What Foundation Models Can and Cannot Do for Bringing Helpful Robotic Assistants into Our Lives

Abstract: The past few years have seen remarkable advancements in AI. What began with the NLP revolution has sparked new ideas across many fields, including robotics, driving the search for a "RobotGPT." But is this all we need to finally have robots assist humans in everyday tasks? What challenges have been addressed, and which remain unsolved as we look ahead? In this talk, I will discuss recent ways we have integrated Foundation Models into robotic solutions, as well as the limitations of the current FM-based paradigm—particularly in learning from few human demonstrations and in seeking information for complex manipulation tasks.
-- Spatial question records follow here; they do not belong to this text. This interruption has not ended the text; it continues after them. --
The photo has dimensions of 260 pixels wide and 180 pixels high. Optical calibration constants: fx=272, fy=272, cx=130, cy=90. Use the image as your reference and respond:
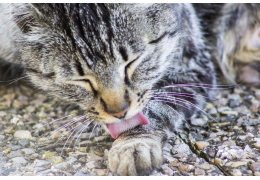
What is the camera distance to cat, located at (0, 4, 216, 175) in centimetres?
109

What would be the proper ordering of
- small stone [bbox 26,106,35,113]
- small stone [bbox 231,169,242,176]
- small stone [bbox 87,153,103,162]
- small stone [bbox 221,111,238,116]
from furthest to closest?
1. small stone [bbox 26,106,35,113]
2. small stone [bbox 221,111,238,116]
3. small stone [bbox 87,153,103,162]
4. small stone [bbox 231,169,242,176]

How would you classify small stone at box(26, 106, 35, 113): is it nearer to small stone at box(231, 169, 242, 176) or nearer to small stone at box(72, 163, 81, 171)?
small stone at box(72, 163, 81, 171)

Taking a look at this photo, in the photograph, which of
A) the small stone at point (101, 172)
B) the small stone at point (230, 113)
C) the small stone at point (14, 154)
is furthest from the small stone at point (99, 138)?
the small stone at point (230, 113)

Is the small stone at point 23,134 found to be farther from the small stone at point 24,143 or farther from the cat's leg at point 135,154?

Bio: Roberto Martin-Martin is an Assistant Professor of Computer Science at the University of Texas at Austin. His research connects robotics, computer vision, and machine learning. He studies and develops novel AI algorithms that enable robots to perform tasks in human uncontrolled environments such as homes and offices. He creates novel decision-making solutions based on reinforcement learning, imitation learning, planning, and control in that endeavor. He explores topics in robot perception, such as pose estimation and tracking, video prediction, and parsing. Martin-Martin received his Ph.D. from the Berlin Institute of Technology (TUB) before a postdoctoral position at the Stanford Vision and Learning Lab under the supervision of Fei-Fei Li and Silvio Savarese. His work has been selected for the RSS Best Systems Paper Award, RSS Pioneer, ICRA Best Paper Award, Winner of the Amazon Picking Challenge, and has been a finalist for ICRA, RSS, and IROS Best Paper. He is chair of the IEEE Technical Committee in Mobile Manipulation and co-founder of QueerInRobotics.